Mistral's Leanstral 1.5: an open formal-proof model that finds real-world bugs

Mistral has released Leanstral 1.5, an Apache-2.0 model for automated theorem proving in Lean 4. It uses a mixture-of-experts design with 119B total parameters but only 6B active, and was trained in three stages—mid-training, supervised fine-tuning, and reinforcement learning with CISPO—across two environments: a multiturn prover that iterates against Lean compiler feedback, and a filesystem-based code agent that edits files, runs commands, and queries the Lean language server like a working developer. On benchmarks it saturates miniF2F at 100%, solves 587 of 672 PutnamBench problems, and sets new state-of-the-art marks on the graduate- and PhD-level FATE-H (87%) and FATE-X (34%) algebra tests. Its main selling point is cost and scaling: it matches or beats far pricier systems like Seed-Prover 1.5 at roughly $4 per problem, and its accuracy climbs monotonically as the token budget grows from 25k to 4M tokens per attempt.

The more consequential result for engineers is that a math-focused prover transfers to code verification. Leanstral proved O(log n) time-complexity bounds for a real AVL-tree implementation over a 2.7-million-token run spanning 22 context compactions. In an automated bug-hunting pipeline—Aeneas translates Rust to Lean, Leanstral infers intended properties and tries to prove or disprove them—it flagged 47 violated properties across 57 repositories, 11 of which were genuine bugs and 5 previously unreported. One was an integer-overflow flaw in the zigzag-decoding sign function of the datrs/varinteger library, an edge case at U64::MAX that crashes in debug and silently corrupts in release, the kind of thing fuzzing typically misses.

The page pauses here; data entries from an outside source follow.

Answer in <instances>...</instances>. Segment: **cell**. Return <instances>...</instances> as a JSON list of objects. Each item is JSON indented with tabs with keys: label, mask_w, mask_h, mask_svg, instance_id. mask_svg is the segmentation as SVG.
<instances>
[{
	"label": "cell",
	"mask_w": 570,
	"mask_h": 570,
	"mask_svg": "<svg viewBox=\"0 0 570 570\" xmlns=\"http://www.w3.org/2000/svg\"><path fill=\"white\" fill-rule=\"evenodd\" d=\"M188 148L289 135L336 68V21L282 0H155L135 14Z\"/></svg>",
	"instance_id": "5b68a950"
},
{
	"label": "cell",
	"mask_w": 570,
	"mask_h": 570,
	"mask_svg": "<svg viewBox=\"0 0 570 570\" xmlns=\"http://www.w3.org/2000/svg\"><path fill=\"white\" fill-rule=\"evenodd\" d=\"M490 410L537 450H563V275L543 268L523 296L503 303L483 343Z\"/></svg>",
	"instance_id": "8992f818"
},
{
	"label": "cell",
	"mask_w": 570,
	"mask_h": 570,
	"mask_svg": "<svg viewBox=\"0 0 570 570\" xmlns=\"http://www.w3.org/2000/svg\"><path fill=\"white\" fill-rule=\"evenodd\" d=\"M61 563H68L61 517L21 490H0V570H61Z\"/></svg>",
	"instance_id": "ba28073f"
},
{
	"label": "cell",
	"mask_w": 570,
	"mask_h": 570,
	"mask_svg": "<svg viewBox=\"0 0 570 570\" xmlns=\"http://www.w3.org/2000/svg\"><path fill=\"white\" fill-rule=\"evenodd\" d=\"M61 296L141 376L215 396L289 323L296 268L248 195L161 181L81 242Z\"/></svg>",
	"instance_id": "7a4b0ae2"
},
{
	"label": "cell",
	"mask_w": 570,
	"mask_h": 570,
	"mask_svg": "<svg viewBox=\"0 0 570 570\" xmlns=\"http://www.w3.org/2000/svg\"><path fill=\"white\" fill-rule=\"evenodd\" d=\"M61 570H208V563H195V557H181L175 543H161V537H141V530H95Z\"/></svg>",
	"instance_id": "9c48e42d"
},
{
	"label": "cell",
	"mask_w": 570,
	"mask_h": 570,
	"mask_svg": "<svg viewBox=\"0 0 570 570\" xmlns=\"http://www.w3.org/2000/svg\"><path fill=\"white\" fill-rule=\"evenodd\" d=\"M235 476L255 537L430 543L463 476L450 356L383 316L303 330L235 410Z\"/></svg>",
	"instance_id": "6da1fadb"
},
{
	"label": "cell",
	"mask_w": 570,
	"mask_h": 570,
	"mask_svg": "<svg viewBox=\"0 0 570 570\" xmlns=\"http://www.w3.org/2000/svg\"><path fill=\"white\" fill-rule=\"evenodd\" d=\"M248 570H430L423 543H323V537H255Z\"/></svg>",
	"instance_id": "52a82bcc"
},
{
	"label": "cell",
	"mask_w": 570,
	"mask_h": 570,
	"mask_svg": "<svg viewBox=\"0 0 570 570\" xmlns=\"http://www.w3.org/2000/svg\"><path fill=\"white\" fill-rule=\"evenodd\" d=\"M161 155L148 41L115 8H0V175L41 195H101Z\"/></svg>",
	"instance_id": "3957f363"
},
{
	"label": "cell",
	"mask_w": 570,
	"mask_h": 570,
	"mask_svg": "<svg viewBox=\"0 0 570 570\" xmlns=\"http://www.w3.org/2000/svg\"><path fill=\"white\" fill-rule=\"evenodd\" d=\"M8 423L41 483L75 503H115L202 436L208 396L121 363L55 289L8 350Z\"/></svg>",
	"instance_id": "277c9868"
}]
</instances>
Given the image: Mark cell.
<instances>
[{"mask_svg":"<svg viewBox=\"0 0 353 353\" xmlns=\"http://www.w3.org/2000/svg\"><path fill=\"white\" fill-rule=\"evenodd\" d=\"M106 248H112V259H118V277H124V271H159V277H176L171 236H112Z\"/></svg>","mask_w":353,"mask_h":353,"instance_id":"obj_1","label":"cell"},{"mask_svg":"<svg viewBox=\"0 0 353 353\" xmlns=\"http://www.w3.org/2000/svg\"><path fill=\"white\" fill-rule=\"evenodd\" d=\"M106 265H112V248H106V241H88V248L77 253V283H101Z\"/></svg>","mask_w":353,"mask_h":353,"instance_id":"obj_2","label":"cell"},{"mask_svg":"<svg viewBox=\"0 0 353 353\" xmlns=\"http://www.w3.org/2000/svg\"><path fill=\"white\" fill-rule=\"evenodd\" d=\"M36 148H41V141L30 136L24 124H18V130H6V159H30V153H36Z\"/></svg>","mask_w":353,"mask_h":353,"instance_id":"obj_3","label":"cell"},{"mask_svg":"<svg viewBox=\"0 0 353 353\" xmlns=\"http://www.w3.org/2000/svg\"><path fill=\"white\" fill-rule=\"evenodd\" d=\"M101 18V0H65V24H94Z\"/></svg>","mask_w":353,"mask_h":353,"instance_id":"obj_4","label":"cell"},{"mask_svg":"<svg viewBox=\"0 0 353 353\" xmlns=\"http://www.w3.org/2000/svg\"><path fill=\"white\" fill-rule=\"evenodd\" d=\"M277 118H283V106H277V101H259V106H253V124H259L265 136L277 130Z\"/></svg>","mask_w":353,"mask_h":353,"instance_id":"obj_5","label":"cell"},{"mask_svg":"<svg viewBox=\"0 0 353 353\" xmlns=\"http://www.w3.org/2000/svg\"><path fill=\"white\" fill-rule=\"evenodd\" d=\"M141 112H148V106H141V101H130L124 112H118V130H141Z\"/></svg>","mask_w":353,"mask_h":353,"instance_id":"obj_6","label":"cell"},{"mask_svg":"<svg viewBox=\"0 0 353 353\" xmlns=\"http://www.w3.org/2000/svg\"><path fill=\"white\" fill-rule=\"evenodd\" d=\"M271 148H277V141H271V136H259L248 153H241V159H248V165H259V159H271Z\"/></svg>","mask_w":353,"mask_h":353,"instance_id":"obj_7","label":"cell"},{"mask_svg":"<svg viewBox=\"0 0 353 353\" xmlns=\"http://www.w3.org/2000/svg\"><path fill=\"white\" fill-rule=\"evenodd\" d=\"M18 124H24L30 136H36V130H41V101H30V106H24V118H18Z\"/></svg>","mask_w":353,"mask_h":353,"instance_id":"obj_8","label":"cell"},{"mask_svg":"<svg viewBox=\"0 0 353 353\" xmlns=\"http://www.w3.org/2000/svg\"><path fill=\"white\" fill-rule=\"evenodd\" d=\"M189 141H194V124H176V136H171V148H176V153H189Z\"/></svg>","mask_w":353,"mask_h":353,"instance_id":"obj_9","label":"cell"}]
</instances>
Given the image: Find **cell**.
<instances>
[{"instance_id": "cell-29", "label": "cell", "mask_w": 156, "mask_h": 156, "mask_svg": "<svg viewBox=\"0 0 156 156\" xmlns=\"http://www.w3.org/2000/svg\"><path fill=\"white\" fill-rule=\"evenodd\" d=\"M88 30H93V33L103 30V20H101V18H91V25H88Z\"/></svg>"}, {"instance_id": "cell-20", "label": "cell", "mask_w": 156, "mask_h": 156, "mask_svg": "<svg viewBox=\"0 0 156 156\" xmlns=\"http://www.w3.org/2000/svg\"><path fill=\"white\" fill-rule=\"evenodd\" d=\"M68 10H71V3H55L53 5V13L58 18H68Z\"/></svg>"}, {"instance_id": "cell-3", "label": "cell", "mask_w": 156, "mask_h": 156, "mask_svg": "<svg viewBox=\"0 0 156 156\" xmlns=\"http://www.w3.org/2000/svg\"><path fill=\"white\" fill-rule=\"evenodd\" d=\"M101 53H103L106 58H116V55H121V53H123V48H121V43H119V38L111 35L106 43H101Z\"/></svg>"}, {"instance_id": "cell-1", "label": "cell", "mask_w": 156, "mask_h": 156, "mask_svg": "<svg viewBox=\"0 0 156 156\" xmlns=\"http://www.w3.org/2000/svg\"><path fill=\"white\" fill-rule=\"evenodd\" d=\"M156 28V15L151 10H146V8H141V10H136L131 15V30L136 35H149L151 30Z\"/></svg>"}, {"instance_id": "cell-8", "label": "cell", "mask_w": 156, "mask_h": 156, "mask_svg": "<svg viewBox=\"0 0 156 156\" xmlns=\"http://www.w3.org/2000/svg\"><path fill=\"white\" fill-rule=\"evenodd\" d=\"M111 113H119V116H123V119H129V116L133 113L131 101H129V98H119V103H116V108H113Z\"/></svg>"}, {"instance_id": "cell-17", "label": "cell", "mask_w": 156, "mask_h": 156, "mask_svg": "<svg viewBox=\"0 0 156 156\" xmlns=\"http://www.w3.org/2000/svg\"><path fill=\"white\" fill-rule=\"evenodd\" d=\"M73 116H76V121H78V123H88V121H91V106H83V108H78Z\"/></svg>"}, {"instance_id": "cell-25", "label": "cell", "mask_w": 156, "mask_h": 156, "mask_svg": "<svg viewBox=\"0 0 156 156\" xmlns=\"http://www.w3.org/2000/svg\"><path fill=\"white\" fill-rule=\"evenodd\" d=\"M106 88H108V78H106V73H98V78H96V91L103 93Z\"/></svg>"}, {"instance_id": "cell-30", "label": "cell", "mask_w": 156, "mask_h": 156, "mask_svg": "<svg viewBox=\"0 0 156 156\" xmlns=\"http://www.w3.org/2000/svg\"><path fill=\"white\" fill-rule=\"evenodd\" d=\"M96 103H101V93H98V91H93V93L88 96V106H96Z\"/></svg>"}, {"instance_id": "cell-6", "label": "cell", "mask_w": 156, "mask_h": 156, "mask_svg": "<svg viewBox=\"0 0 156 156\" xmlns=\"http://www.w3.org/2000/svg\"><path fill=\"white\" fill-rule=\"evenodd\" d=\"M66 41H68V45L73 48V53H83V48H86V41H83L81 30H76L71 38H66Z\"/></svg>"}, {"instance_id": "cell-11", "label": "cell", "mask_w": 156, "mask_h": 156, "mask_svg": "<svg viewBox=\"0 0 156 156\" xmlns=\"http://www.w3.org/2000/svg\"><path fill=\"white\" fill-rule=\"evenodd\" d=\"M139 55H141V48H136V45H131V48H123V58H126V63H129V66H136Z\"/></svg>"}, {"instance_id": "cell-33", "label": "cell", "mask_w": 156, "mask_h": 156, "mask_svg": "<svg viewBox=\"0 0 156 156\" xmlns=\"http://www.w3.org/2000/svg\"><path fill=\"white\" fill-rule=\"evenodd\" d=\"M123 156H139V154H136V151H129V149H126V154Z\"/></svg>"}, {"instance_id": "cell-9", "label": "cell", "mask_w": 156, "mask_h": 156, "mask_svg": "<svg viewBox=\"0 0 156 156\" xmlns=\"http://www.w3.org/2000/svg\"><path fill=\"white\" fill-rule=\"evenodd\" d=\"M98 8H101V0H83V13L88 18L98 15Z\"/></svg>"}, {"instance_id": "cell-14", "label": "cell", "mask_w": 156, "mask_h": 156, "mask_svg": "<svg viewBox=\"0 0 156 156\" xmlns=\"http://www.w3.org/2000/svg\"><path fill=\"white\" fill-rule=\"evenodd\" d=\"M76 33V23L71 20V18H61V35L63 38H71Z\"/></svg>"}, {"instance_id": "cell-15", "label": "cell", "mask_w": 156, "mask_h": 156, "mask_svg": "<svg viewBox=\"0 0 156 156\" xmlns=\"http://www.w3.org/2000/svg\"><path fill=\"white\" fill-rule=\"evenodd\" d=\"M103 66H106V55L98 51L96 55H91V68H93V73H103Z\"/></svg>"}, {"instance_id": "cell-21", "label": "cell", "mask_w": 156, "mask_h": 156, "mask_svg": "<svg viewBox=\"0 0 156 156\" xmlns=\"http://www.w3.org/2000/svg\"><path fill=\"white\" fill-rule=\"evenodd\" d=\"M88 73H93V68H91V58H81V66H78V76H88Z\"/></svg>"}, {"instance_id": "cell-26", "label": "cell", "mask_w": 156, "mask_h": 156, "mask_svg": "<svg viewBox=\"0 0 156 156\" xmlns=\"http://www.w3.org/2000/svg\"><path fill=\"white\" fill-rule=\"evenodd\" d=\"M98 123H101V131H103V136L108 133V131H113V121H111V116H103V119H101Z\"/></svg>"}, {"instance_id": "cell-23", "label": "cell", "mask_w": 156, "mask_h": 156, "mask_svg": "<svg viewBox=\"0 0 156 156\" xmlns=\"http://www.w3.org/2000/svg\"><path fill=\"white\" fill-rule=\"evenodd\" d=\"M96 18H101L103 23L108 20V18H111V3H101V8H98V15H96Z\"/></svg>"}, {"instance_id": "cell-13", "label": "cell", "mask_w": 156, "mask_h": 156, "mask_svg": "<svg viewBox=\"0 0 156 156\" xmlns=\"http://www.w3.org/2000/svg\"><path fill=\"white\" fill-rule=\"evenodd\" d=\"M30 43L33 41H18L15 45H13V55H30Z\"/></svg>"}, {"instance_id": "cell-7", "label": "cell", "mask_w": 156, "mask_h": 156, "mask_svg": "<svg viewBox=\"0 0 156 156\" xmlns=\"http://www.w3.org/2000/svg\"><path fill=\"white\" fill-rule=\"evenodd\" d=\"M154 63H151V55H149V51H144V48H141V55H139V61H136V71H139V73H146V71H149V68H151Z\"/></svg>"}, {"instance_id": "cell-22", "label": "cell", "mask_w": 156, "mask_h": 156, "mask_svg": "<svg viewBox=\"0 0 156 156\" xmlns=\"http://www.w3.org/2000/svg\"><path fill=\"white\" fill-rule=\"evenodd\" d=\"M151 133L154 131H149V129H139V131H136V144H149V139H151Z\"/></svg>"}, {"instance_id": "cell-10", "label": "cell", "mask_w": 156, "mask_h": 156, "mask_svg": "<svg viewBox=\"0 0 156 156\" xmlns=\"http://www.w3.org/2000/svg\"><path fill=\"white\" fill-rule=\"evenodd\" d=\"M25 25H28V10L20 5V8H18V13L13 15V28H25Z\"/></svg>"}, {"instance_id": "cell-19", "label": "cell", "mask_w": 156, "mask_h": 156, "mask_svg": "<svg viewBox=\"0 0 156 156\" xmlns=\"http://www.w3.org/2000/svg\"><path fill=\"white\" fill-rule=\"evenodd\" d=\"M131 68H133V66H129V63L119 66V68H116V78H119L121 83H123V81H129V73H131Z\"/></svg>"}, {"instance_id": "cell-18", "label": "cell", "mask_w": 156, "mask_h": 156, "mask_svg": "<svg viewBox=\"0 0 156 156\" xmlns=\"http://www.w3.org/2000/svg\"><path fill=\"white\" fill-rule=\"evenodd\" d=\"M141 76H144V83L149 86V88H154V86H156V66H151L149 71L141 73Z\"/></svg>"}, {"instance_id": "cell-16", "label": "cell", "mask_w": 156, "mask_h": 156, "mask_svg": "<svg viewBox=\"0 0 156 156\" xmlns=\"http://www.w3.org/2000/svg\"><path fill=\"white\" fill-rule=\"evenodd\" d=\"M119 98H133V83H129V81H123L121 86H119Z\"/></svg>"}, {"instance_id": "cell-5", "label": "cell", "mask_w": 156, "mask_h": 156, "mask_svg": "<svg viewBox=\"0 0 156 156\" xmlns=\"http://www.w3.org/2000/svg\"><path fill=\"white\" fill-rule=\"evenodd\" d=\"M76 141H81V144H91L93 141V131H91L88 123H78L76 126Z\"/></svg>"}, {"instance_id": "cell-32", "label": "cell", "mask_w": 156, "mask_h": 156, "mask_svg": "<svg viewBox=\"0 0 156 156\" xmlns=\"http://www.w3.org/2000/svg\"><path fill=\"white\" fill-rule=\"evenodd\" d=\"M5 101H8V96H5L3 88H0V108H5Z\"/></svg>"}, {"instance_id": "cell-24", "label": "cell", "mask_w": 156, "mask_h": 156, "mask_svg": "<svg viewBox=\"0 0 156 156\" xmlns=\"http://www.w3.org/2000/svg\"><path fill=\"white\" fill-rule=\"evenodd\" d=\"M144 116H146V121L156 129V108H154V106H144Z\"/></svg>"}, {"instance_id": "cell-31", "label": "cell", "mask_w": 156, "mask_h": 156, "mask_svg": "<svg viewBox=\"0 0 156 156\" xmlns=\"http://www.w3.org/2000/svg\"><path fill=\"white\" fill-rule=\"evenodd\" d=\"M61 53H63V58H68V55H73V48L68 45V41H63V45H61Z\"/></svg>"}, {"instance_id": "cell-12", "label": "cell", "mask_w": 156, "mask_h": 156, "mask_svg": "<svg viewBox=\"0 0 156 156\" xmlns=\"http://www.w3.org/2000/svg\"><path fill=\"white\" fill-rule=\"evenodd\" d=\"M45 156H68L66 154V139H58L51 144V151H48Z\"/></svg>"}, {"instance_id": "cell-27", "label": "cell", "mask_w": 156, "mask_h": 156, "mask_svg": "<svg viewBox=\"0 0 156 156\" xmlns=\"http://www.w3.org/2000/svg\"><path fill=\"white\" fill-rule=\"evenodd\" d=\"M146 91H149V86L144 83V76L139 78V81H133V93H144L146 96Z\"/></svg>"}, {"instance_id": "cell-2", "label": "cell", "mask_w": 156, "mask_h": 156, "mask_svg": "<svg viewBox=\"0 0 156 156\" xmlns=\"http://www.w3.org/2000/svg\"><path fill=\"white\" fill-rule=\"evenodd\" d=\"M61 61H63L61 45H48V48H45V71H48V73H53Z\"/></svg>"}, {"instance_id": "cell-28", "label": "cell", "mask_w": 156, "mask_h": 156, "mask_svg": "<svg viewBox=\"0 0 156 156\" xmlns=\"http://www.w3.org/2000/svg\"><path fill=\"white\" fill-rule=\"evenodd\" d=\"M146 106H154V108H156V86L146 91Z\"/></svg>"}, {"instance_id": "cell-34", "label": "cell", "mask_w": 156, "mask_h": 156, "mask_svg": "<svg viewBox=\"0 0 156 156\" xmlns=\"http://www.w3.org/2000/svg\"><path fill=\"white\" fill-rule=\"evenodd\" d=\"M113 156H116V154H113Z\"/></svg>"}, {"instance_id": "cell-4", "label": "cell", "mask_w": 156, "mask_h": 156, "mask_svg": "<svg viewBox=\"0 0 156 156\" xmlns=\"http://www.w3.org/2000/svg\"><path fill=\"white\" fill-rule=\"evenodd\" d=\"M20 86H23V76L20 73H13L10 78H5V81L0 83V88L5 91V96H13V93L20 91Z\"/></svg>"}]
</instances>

The significance is less about leaderboard numbers than accessibility. Formal verification has historically been expensive and specialist-only; shipping a competitive prover under a permissive license with free weights on Hugging Face and a free API lowers the barrier to applying machine-checked correctness proofs to production code. The bug-discovery results suggest formal methods are becoming a practical complement to testing and fuzzing rather than a purely academic exercise.